The big question I have is what did their sunglasses look like? Were they wearing wraparound sunglasses or more retro sunglasses, like Ray-Bans? Or neon dollar store sunglasses? That would help you pin point what specific type of white dudes you were seeing.
posted by kittensofthenight at 2:15 PM on September 18, 2016 [1 favorite]


Man, very true. It's in the sunglasses. (Not being sarcastic, this is major.)
posted by stoneandstar at 5:02 PM on September 18, 2016


It would also help if you could describe the bikers (what makes them "tea party" instead of idk regular bikers) and whether they were one integrated group of shirts and bikers or two nearby.

I don't mean to patronize you, by the way. I can see having my brain's pattern recognition center (IANANeurologist obvs) tripped by similarities like this and feel like it's got to mean something, when it could be, like, guys hanging out, or guys waiting for their men-only NA meeting to start, or guys waiting for the van taking them to the bowling alley.

Or a bunch of guys with terrible politics hanging out at the park together for a not very suspicious reason, like they were all going to buy some new gear together for the annual hunting trip.

I think people might be responding to the urgent tone, but that might also be lack of sleep.
posted by chesty_a_arthur at 6:02 PM on September 18, 2016


(I also feel compelled, somehow, to defend my neighbors around here who look like they might join Bikers Against Ethnic and Religious Minorities at a moment's notice, and who have never been anything other than cordial to my naturally curly, Prius driving, obvious-Jew self.)
posted by chesty_a_arthur at 6:06 PM on September 18, 2016 [1 favorite]

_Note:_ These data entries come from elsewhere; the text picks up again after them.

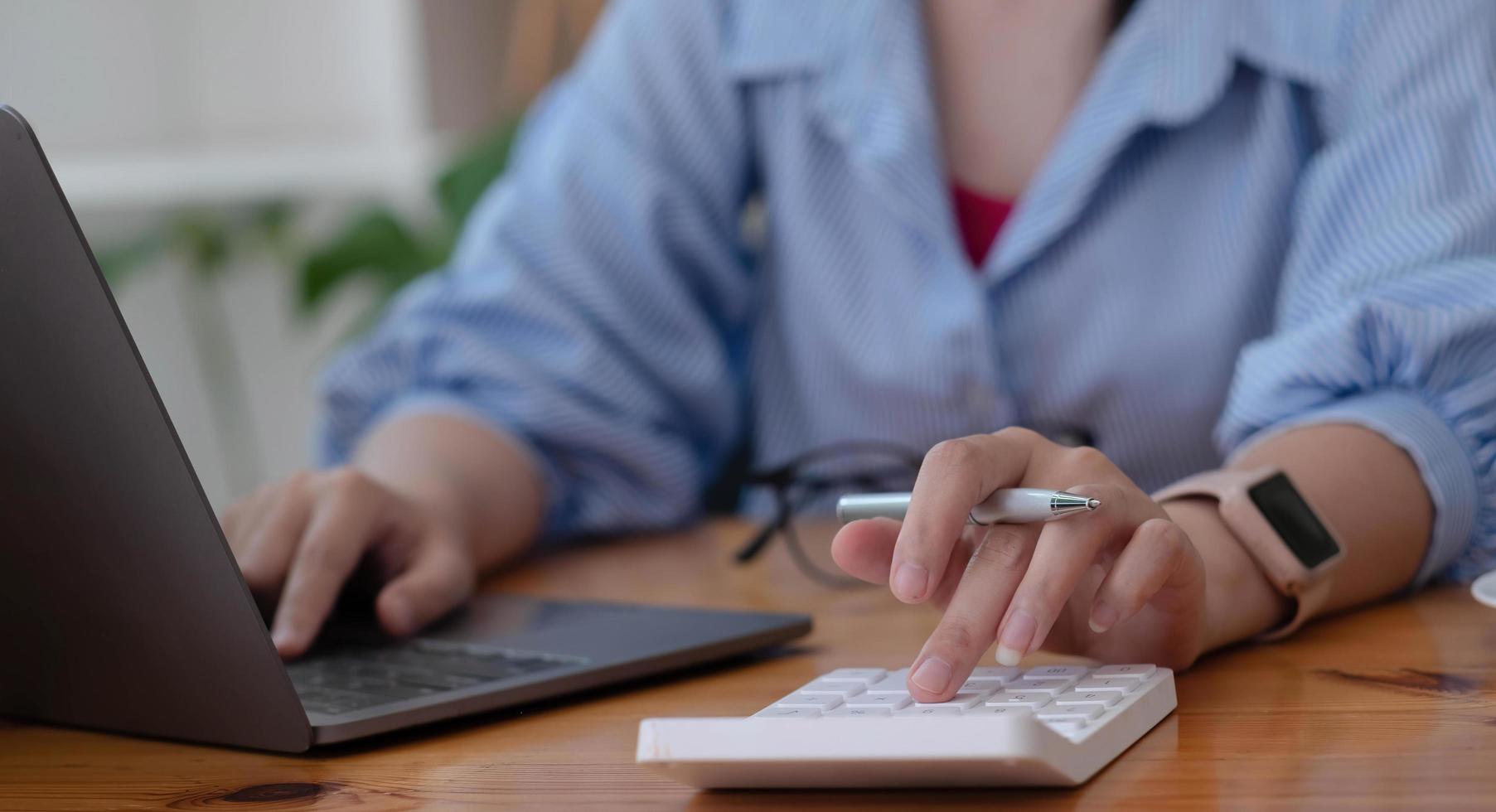 primo piano donna d'affari che utilizza calcolatrice e laptop per fare finanza matematica sulla scrivania di legno in ufficio e sfondo di lavoro aziendale, tasse, contabilità, statistiche e concetto di ricerca analitica foto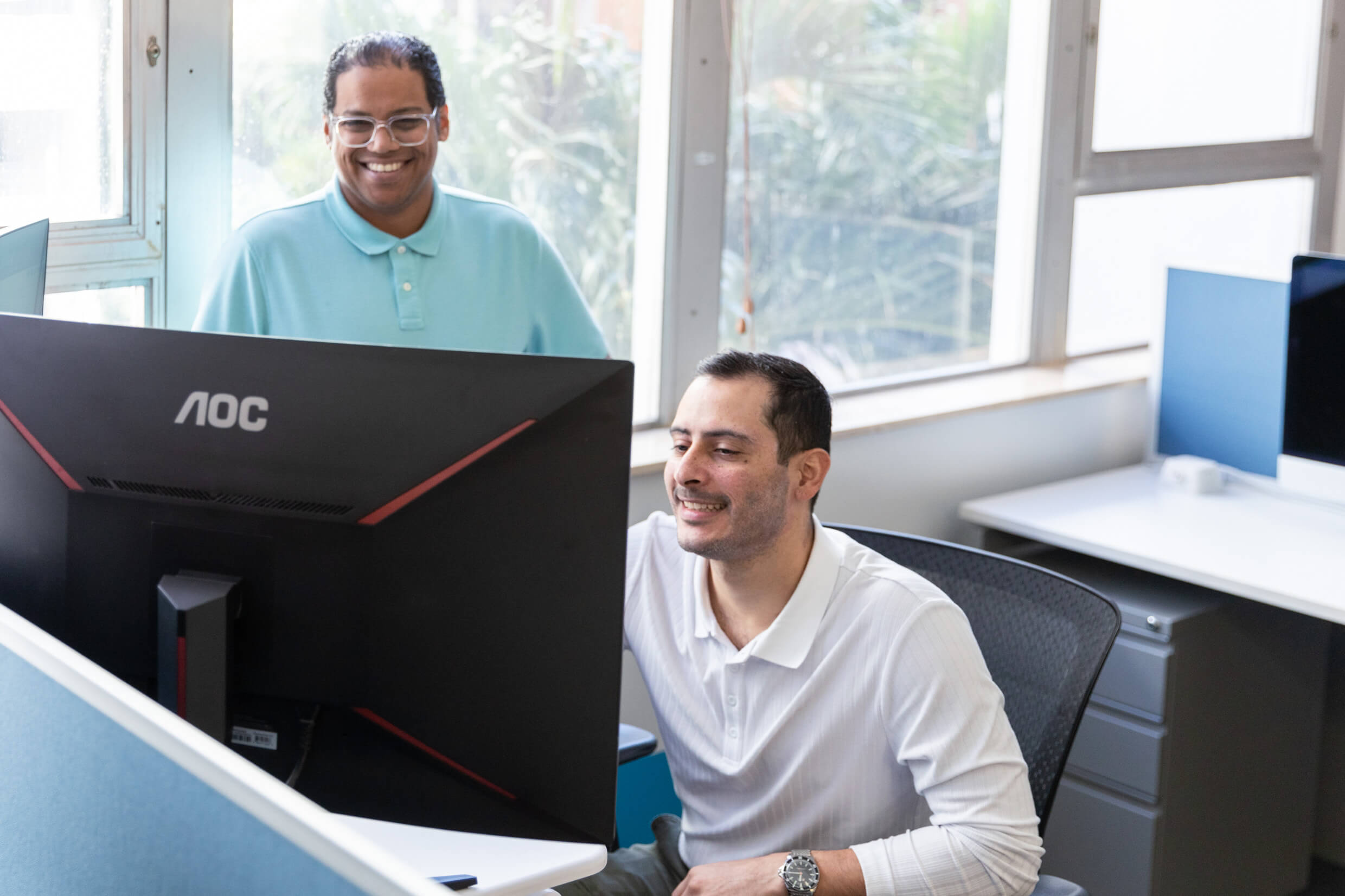 a marketer keenly working on his laptop and another standing and looking at the project with a smile 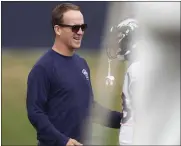  ??  ?? Retired Broncos quarterbac­k Peyton Manning greets exteammate Von Miller at a combined camp with the 49ers.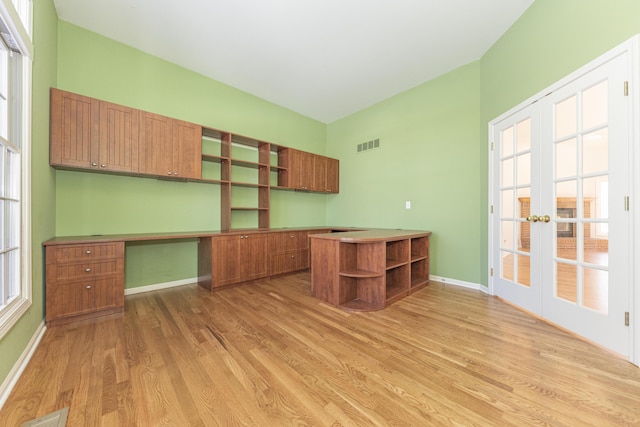 unfurnished office featuring french doors, built in desk, light hardwood / wood-style flooring, and a wealth of natural light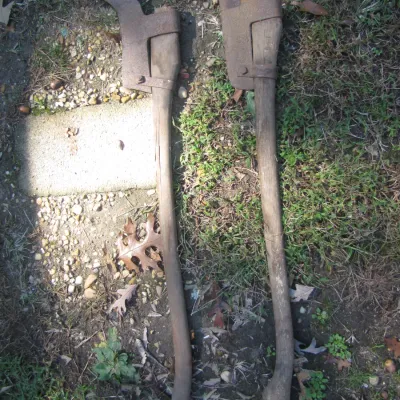 Sale Photo Thumbnail #138: Pair of antique brush axes with long wooden handles and rusted forged steel hooked blades.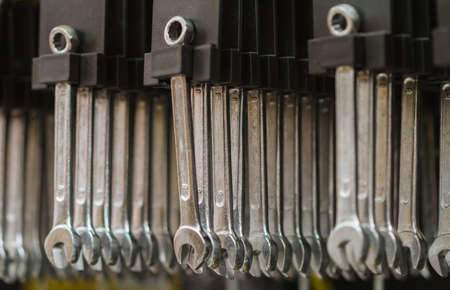 Set of wrenches hanging on shelf.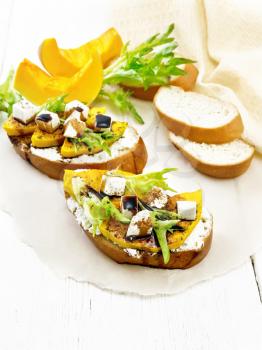 Bruschetta with baked pumpkin, salted feta cheese, ricotta, arugula, spices and balsamic sauce on parchment, napkin on white wooden board background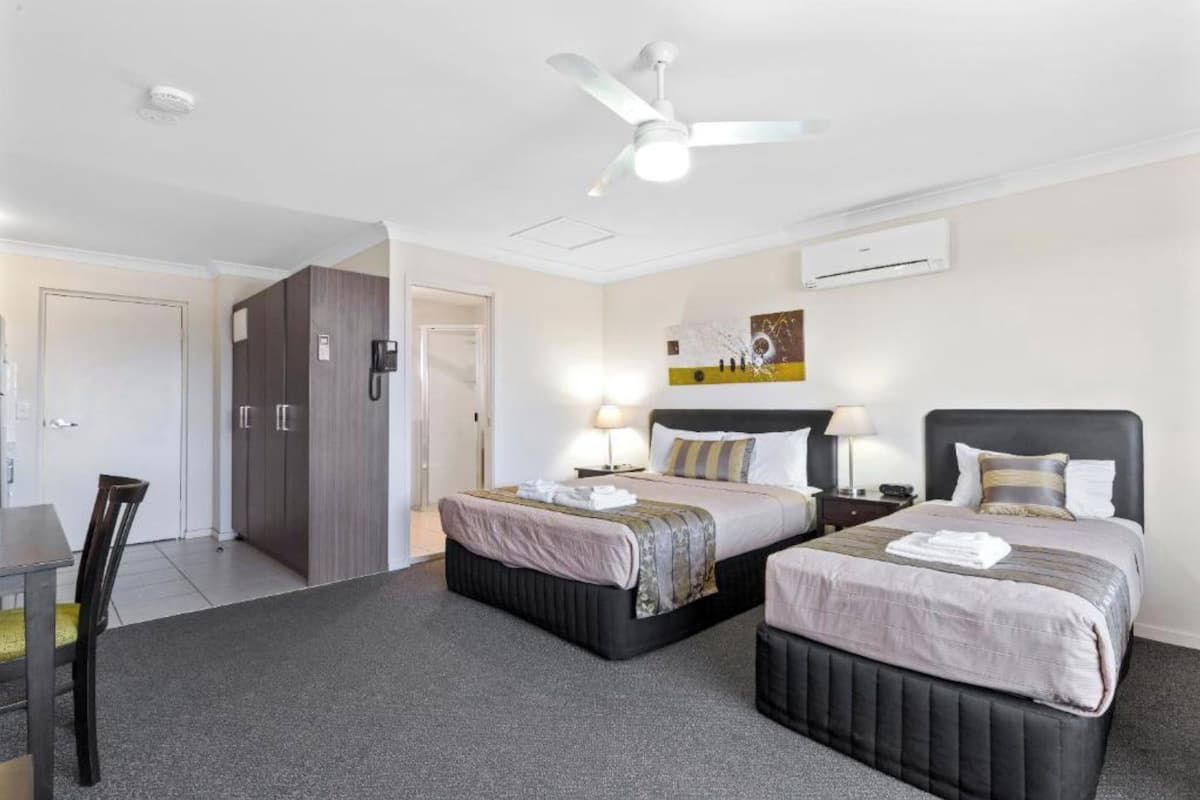 Une chambre d’hôtel avec deux lits, un bureau et une armoire.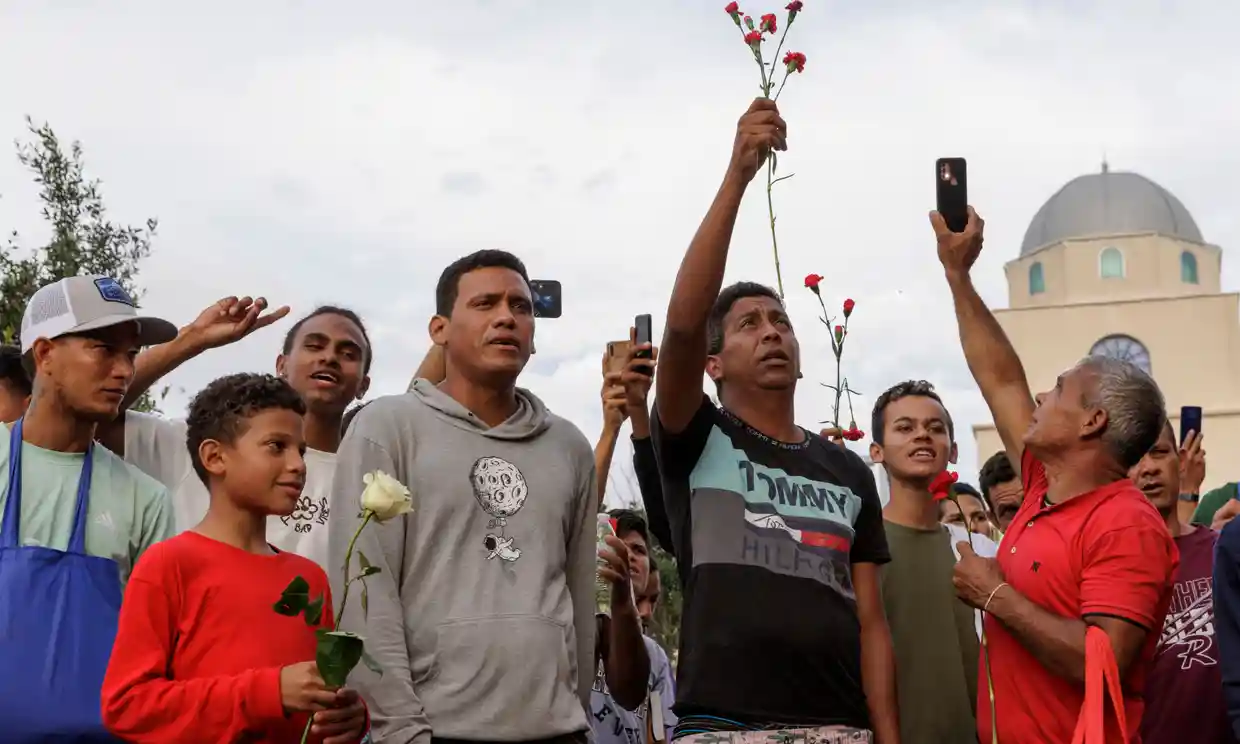 Migrants hold flowers during a vigil on Tuesday for the eight migrants who were killed the day before while waiting at a bus stop, in Brownsville, Texas. Photograph: Michael Gonzalez/AP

The bikers were splendidly healthy, not a beer gut among them. They were just lingering alongside a moving train, but making it impossible to get near the train. RR security or something like that. I took it in in about two seconds passing, it was staged. There were no props. Just beefy women and men blocking the path to an armament train, in civilian gear, traveling on motorcycles, minimal costumes.
posted by Oyéah at 7:18 PM on September 18, 2016


My guess is that they were a bunch of guys who know each other from some kind of military or LEO background (and probably some kind of subgroup that further narrows the demographics- ie, New Hampshire State Troopers who all go to the same Crossfit gym, or the guys in a particular job/role in the National Guard, local police officers who moonlight as bar bouncers through one guy named Rick, etc) doing a themed social thing. That would explain the boots (not all the same model but all from the same cult catalog), the similar physiques, the gender makeup, and depending on the specific military/LEO background the racial composition. The Hawaiian shirts were because this month's Booze-n-BBQ was luau-themed (and possibly because people who don't comply get fined in some way, like extra physical something, paying for something, giving money to charity, but now I'm just spitballin'). The frat bro party vibe was because their particular group has a culture of "Work Hard, Play Hard" that means drinking aggressively and maybe doing some posturing.

I can completely see how the combo of the Hawaiian shirt "uniform" and the uniformity of the dudes plus the loud/boisterous vibe had you on edge, but it sounds innocuous and quite unlikely to be the new uniform of the Brownshirts. Although that would be a great detail in a near-future dystopian novel.